• [Passage source]:
= = = = =

Déclaration d’opposition

[9]               Les motifs d’opposition modifiés reposent sur les alinéas 30b) et i) et 16(1)a) et c) et sur l’art. 2 de la Loi sur les marques de commerce, L.R.C. 1985, ch. T‑13 (la Loi).

[10]           Les dates pertinentes applicables aux motifs d’opposition sont les suivantes :

         alinéas 30b) et i) – la date de production de la demande [voir Georgia-Pacific Corp. c. Scott Paper Ltd. (1984), 3 C.P.R. (3d) 469 (C.O.M.C.)];

         alinéas 6(1)a) et c) – la date de premier emploi revendiquée dans la demande [voir le paragraphe 16(1)];

          article 2 – la date de production de l’opposition [voir Metro-Goldwyn-Mayer Inc. c. Stargate Connections Inc. (2004), 34 C.P.R. (4th) 317 (C.F. 1re inst.)].

[11]           Je commencerai mon analyse par un résumé des éléments de preuve les plus pertinents selon moi.

La preuve de l’Opposante

Affidavit de Johan de Leeuw

[12]           Johan de Leeuw se présente comme le directeur général de P.L. Light Systems Canada Inc. (P.L. Light), filiale en propriété exclusive de Hortilux Schreder B.V. (auparavant Hortilux B.V.). Son affidavit indique que l’Opposante, dont le siège est aux Pays‑Bas, exploite une entreprise de systèmes d’éclairage et d’éclairage d’appoint pour serres.

= = = = =

• [Données fournies]:
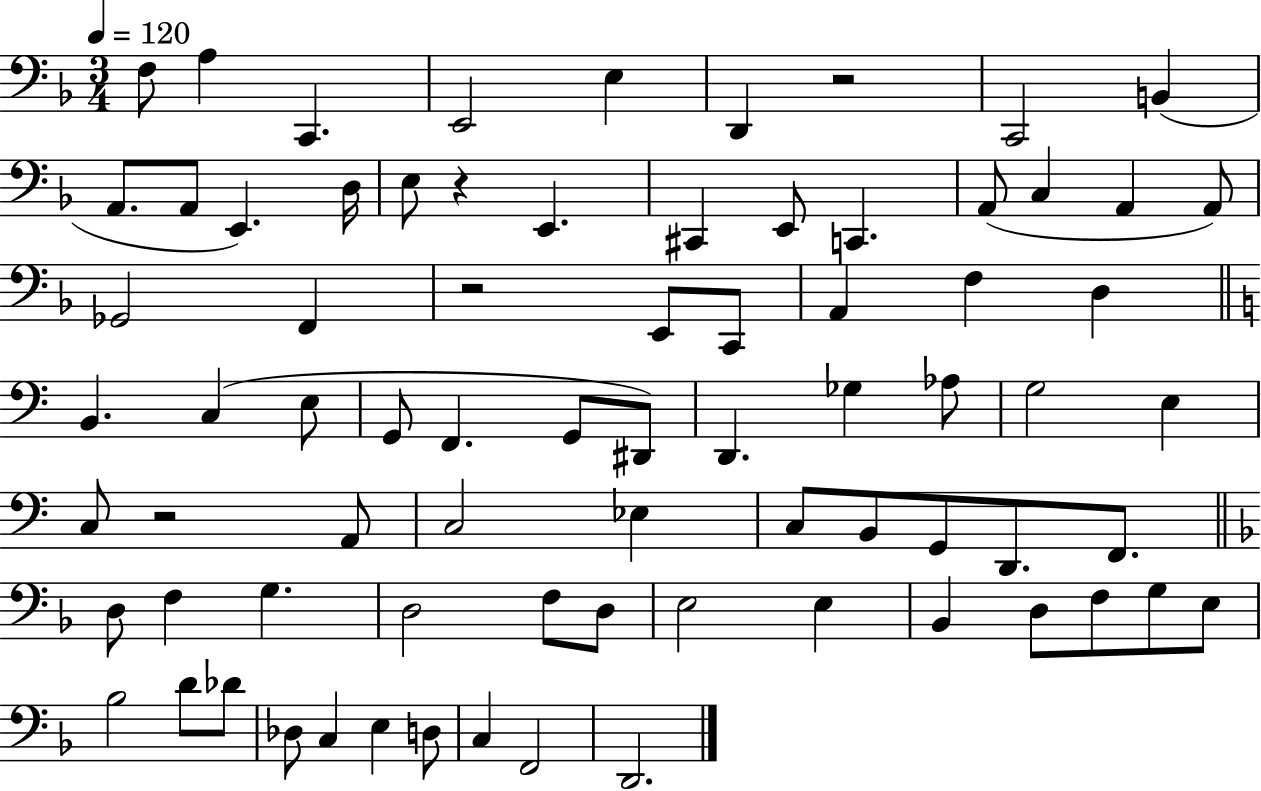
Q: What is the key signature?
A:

= = = = =

• [Énoncé 1]: Reproduisez le passage source en commençant aux mots « [9]               Les motifs » et en vous arrêtant après « ch. T‑13 (la Loi). ».
• [Énoncé 2]: Pour chaque affirmation ci-dessous, répondez par oui ou par non selon qu'elle concorde ou non avec le passage source, et citez mot pour mot les termes qui tranchent. (a) Le siège de l'Opposante se trouve aux Pays-Bas. (b) Johan de Leeuw est le directeur général de Hortilux Schreder B.V. (c) Pour le motif fondé sur l'article 2, la date pertinente est la date de production de la demande.

• [Résultat 1]:
[9]               Les motifs d’opposition modifiés reposent sur les alinéas 30b) et i) et 16(1)a) et c) et sur l’art. 2 de la Loi sur les marques de commerce, L.R.C. 1985, ch. T‑13 (la Loi).

• [Résultat 2]:
(a) Oui : « dont le siège est aux Pays‑Bas ».
(b) Non : « se présente comme le directeur général de P.L. Light Systems Canada Inc. ».
(c) Non : « article 2 – la date de production de l’opposition ».